▶ WHAT TO WORK ON: Copy out every line of the records below word for word, leaving out the pictures.

▶ DATA FOR THE TASK:
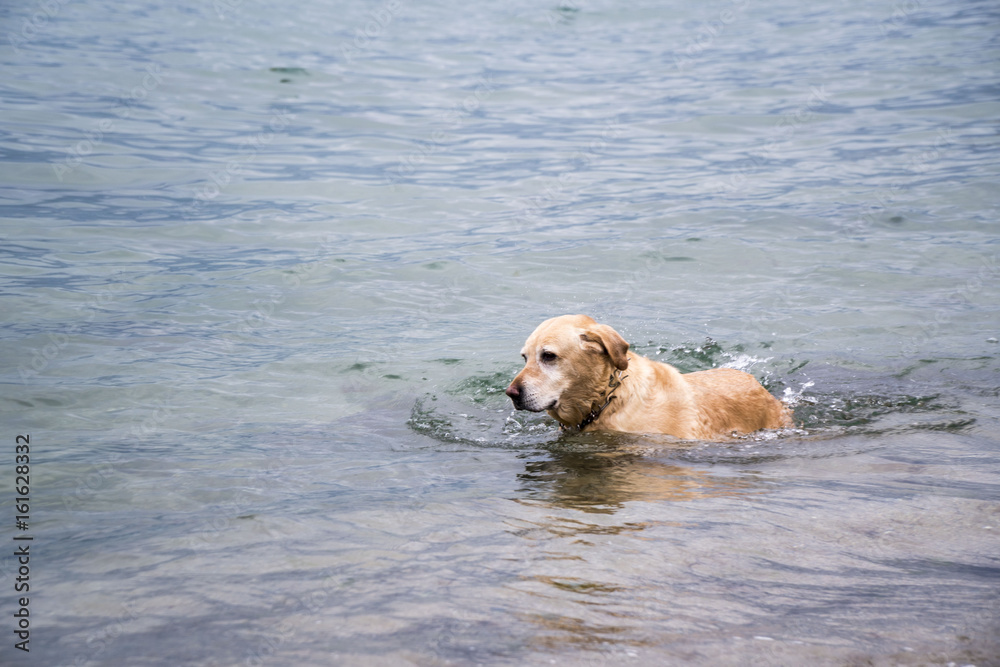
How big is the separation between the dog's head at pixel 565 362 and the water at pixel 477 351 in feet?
1.40

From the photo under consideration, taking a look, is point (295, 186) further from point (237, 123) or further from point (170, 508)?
point (170, 508)

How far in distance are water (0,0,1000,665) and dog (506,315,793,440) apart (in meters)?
0.19

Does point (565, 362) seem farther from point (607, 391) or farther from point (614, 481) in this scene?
point (614, 481)

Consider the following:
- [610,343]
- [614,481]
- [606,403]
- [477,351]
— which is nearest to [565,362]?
[610,343]

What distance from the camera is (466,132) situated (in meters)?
20.0

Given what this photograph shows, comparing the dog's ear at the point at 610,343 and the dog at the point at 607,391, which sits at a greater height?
the dog's ear at the point at 610,343

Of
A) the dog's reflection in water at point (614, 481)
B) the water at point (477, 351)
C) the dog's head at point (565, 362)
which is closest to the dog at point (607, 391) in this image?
the dog's head at point (565, 362)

▶ THE RESULT:
How big is the separation between the dog's head at pixel 565 362 and the water at pixel 477 351 in feet?
1.40

From the photo under consideration, taking a look, is point (295, 186) further from point (237, 123) or further from point (170, 508)?
point (170, 508)

How far in distance are water (0,0,1000,665) and dog (506,315,793,440) apart (in meters)?
0.19

Does point (565, 362) seem farther from point (607, 391) or farther from point (614, 481) in this scene?
point (614, 481)

Consider the following:
- [610,343]
- [614,481]
- [606,403]
- [477,351]
— which is nearest to [565,362]?
[610,343]

What distance from the camera is (466,132) situated (in meters)?
20.0

Given what this photograph shows, comparing the dog's ear at the point at 610,343 and the dog at the point at 607,391, which sits at a greater height?
the dog's ear at the point at 610,343

Of
A) the dog's reflection in water at point (614, 481)
B) the water at point (477, 351)
C) the dog's head at point (565, 362)
which is closest to the dog at point (607, 391) in this image?
the dog's head at point (565, 362)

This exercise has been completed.